§ EXERCISE INSTRUCTIONS
Can you rewrite the records below, switching "red brick wall" to "grey stone fence" everywhere it appears and leaving everything else untouched?

§ ITEMS
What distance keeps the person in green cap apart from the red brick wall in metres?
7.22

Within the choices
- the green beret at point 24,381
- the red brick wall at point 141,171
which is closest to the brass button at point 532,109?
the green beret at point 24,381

§ PROBLEM SOLUTION
What distance keeps the person in green cap apart from the grey stone fence in metres?
7.22

Within the choices
- the green beret at point 24,381
- the grey stone fence at point 141,171
which is closest to the brass button at point 532,109?
the green beret at point 24,381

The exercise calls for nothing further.